During the construction phase, the Pebble project would support some 16,000 jobs across the United States, nearly a third of which are projected to be held by Alaskans. Roughly half of the some 5,000 in-state jobs would be directly involved with developing the mine; the balance of the swell in employment would be with suppliers or result from jobs induced by the added economic activity spurred by the development of Pebble.
Once the mine is built, it is projected to provide roughly 2,900 operating jobs, of which 915 will be at the mine. The average annual wage for on-site workers at Pebble is expected to be roughly US$109,500, according to the report, and about 75 percent of these high-paying jobs are expected to be filled by Alaska residents.
“What is critical for us is that Pebble does provide a major positive impact in the region and in Alaska,” Shively said. “At the local level, Pebble could provide a dramatic increase in potential revenues to the borough. This sort of project can create an economic transformation in a region that currently faces economic challenges, due largely to a serious lack of year-round jobs.”
In addition to jobs and entrepreneurship opportunities available to the residents of the Bristol Bay region of Southwest Alaska, the report estimates the mine would contribute some US$30 million in taxes to the Lake & Peninsula Borough where the massive copper deposit is located.
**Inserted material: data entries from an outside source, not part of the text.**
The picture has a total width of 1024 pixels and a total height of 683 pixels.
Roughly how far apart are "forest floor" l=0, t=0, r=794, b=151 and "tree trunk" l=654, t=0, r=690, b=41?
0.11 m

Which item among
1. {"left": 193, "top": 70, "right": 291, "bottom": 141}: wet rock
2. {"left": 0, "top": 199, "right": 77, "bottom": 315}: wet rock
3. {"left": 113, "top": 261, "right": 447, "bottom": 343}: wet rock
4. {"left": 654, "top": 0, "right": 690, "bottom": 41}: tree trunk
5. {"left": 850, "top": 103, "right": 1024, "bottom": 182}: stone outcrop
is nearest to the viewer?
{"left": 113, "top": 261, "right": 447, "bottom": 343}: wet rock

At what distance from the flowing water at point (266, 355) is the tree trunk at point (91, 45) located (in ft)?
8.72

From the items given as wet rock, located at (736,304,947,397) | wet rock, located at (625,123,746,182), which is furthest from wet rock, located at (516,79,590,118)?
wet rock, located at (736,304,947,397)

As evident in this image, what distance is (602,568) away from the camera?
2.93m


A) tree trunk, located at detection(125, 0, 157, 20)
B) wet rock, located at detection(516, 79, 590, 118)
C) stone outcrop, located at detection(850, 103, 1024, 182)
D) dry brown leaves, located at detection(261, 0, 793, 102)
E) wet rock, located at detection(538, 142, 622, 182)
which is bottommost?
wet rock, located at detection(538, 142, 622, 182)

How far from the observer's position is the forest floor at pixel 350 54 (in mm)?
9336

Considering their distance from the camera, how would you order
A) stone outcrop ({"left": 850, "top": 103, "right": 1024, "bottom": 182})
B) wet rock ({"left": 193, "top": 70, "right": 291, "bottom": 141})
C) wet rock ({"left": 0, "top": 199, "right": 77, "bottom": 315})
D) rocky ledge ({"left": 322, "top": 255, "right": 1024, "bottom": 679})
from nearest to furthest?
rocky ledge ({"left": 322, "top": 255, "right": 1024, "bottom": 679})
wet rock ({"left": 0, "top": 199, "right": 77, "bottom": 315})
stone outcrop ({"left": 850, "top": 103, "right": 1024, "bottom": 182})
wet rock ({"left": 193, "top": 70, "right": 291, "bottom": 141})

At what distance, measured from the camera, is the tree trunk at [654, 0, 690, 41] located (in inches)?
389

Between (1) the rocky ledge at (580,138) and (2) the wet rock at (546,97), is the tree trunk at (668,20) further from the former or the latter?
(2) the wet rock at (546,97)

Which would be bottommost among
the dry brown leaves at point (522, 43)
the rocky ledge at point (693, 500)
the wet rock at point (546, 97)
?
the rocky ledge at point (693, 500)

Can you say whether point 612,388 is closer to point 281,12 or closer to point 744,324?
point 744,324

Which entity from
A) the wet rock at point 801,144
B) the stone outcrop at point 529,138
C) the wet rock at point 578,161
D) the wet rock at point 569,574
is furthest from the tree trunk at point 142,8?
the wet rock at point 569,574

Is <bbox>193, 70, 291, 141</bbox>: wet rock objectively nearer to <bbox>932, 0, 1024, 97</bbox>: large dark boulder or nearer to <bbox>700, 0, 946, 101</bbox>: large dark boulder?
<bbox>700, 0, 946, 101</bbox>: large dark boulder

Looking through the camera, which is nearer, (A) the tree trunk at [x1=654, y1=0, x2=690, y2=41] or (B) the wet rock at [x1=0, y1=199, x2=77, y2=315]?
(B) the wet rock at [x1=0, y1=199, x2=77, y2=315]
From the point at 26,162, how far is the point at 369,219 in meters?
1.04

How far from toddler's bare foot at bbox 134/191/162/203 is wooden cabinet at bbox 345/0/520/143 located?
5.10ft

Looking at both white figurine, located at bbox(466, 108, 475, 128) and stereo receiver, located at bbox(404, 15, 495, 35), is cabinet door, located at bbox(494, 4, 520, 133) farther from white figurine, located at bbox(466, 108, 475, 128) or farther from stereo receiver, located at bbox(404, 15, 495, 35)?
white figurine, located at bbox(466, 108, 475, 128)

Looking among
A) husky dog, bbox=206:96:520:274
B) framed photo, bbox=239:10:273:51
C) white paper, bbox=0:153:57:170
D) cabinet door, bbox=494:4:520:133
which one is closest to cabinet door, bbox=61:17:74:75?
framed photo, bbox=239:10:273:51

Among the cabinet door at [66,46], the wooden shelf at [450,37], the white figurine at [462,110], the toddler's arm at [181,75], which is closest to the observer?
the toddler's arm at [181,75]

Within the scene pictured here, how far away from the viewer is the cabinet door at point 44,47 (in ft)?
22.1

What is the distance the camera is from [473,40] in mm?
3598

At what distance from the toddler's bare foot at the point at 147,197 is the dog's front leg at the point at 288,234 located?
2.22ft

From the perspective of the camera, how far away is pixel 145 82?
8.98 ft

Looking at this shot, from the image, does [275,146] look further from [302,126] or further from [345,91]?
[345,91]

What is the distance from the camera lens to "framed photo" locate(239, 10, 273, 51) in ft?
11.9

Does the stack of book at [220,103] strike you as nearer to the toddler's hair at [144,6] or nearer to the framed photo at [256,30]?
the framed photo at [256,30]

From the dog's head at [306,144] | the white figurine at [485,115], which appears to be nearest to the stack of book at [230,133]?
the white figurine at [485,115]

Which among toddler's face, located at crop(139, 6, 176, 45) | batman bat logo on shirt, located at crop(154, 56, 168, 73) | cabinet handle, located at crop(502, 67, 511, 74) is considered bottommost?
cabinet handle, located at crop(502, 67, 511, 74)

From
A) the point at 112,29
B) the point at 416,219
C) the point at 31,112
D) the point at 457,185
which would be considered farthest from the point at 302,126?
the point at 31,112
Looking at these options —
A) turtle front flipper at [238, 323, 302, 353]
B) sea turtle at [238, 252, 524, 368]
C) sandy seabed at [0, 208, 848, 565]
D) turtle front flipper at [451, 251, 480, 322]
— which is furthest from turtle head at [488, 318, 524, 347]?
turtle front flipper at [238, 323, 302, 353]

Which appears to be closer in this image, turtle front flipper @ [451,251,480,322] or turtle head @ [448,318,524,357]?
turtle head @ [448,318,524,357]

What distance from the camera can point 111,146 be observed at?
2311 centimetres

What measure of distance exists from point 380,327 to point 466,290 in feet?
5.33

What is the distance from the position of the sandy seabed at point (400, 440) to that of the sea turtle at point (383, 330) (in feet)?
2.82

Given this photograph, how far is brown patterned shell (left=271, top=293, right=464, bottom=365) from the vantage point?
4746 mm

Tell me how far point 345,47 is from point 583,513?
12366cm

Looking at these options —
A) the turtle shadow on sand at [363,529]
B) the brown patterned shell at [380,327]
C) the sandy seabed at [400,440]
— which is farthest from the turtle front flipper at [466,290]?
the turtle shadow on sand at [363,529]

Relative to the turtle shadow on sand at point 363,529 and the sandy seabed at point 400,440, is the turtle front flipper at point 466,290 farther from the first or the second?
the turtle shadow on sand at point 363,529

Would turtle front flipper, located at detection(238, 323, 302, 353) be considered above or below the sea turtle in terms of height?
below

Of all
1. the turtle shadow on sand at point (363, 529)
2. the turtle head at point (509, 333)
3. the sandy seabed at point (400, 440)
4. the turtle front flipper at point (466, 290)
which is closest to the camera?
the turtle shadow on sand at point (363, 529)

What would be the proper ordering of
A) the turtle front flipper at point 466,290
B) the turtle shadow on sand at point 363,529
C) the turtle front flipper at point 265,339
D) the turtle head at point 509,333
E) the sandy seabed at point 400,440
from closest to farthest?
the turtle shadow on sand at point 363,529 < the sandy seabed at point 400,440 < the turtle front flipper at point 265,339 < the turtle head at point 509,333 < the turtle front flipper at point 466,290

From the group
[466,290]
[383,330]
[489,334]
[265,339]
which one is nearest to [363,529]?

The IHS Global Insight study is based on a conceptual mine plan using an iteration of the ongoing engineering work undertaken by the Pebble Partnership. The study estimated the state and national economic benefits associated with a five-year construction phase, followed by a 25-year production phase, and the potential for three subsequent 20-year development phases.
Pebble engineers are hammering out the final details of a mine-plan that is expected to be released to the public later this year.
“While we are still finalizing our initial development plan for Pebble, this starts to give us some context about the project from an economic perspective. We are continuing our work on the environmental package for the mine which is one of its most critical design elements. We look forward to sharing our plan with Alaskans later this year,” Shively added.